Um outro aspecto importante é a prosódia que
está relacionada à maneira como falamos e
como entoamos nosso discurso e as variações
melódicas que facilitam a compreensão da
fala, assim como as intenções de cada
falante. A entonação e o ritmo auxiliam na
produção de sentido, incluindo sentimentos,
com função libidinizante oferecendo
sustentação e estrutura.
Nesse novo cenário de atendimento online, a
Sociopsicomotricidade vai além da tela,
adentra na casa com seus elementos, trazendo
assim novas integrações possibilidades e
crescimento.
Quando falamos em criatividade o que
vem a mente? A possibilidade de fazer,
construir, transformar ou apenas pensar de
modo diferente. A sociopsicomotricidade
Ramain-Thiers trabalha p ser criativo nas
atividades de psicomotricidade diferenciada.
Utiliza os diferentes materiais: texturas,
desenhos, colagens, simetrias, alinhavos,
papéis quadriculados. Quando surge um erro
em um trabalho, não utilizamos a borracha,
fazemos a troca dos lápis em um movimento
circular (lápis preto, vermelho, azul e
verde).
Os erros deixam marcas e nos ensinam e
servem como experiências para novos traçados.
Com isso podemos descobrir novas conexões e
caminhos, tanto de reparação como de
construção. Há sempre a possibilidade de
ressignificar a nossa percepção em relação a
vida e aproveitar das aprendizagens de todas
as nossas vivências. A cada traço a cada cor,
faz emergir pequenos fragmentos de um não
dito, com sensações despertando os sentidos.

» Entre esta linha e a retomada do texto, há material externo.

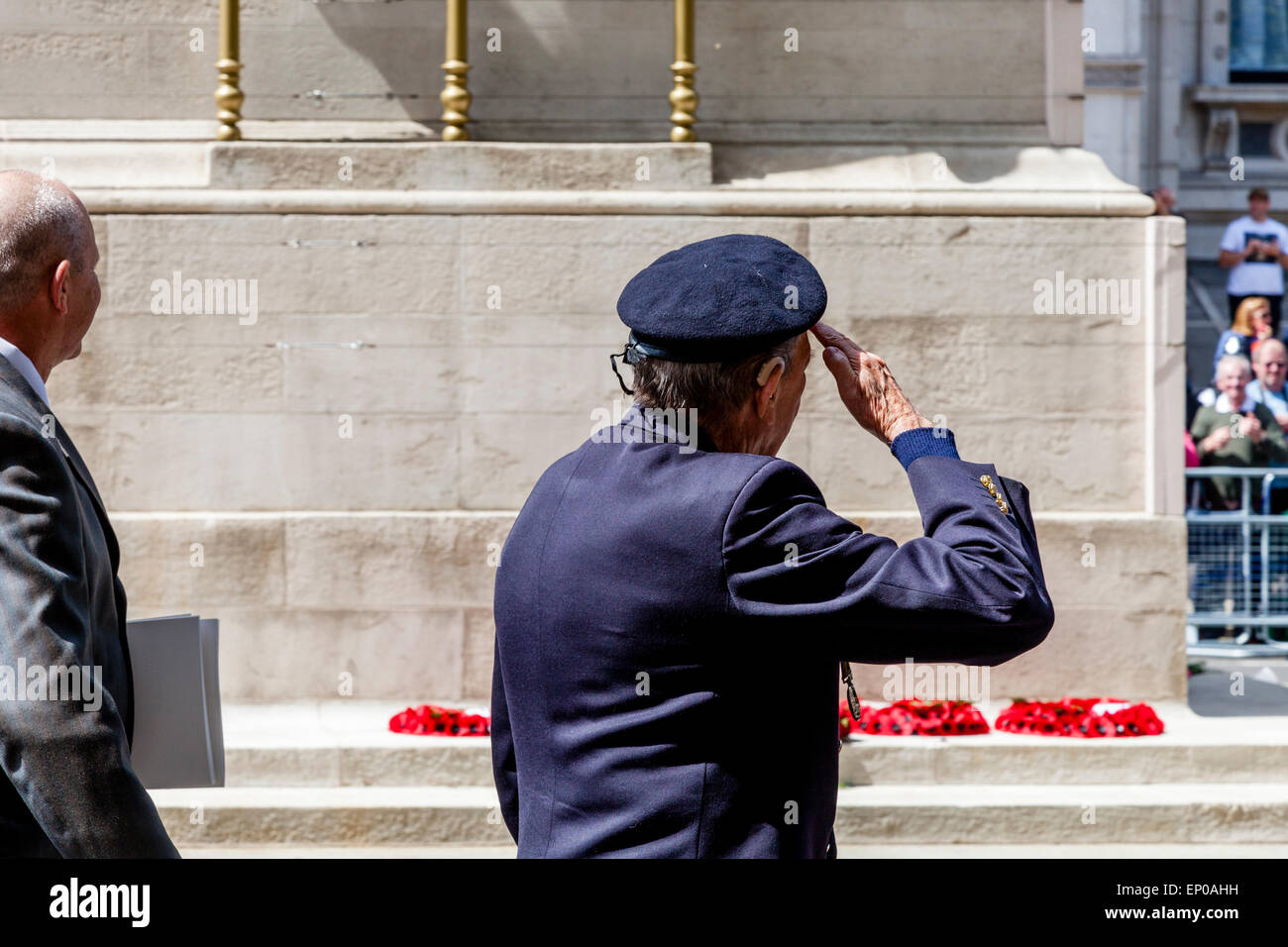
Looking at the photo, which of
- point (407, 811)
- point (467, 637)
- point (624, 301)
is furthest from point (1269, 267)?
point (624, 301)

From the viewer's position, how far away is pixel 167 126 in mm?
8461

O corpo que habita o espaço vai ganhando a
ação, transformando, inventando, se
expressando em um movimento de vida.
Quando criamos um trabalho de arte
somos nós a realidade nova, a cada alinhavo,
a cada colagem, é um encontro consigo mesmo,
com as nossas possibilidades e limites. A
ação criativa na Sociopsicomotricidade
possibilita o despertar da experiência de
vitalidade, intensificando a experiência do
sentir.
Ferreira Goulart nos diz que “A arte existe
porque a vida não basta”.
Ramain-Thiers concebe o ser uno:
corpo-mente-psiquê, valores e virtudes
capazes de promover discernimento nas
relações e atitudes, uma postura ética no
mundo.
Vou trazer uma citação de Solange Thiers que
contribui para refletirmos sobre o nosso
contexto atual.
“Nós como psicomotricistas, confiamos na
vida porque “somos”, pensamos, sentimos a
intensidade da força dos vínculos,
compreendemos como seres humanos as dores
porque também amamos e sofremos. Trazemos a
perspectiva humanística de divulgar o bem
para ser coerente aos nossos propósitos de
justiça e felicidade.
Compartilho uma poesia, Samba da Utopia de
Jonathan Silva, para brindar a arte de ser
corpo, seguindo sempre o nosso propósito
como psicomotricistas, a arte de saber
cuidar.
Se o mundo ficar
pesado eu vou pedir emprestado
A palavra poesia
Se o mundo emburrecer
eu vou rezar p’ra chover
A palavra sabedoria
Se o mundo andar p’ra
trás vou escrever num cartaz
A palavra rebeldia
Se a gente desanimar
eu vou colher no pomar
A palavra teimosia
Se acontecer afinal de
entrar em nosso quintal
A palavra tirania
Pegue
o tambor e o ganzá vamos p’ra rua gritar
A palavra utopia.
Bibliografia:
THIERS, Solange. Ser na vida: O corpo
e seus diferentes vínculos in (Org.):
Thiers,S. Thiers,E. Essência dos Vínculos.
Rio de Janeiro: Editora Altos da Glória,
2001.
QUINET, A.Um olhar a mais. Editora
Zahar, 2002.
PONTY, M. Fenomenologia da Percepção.
2 ed. São Paulo: Martins Fontes, 1996.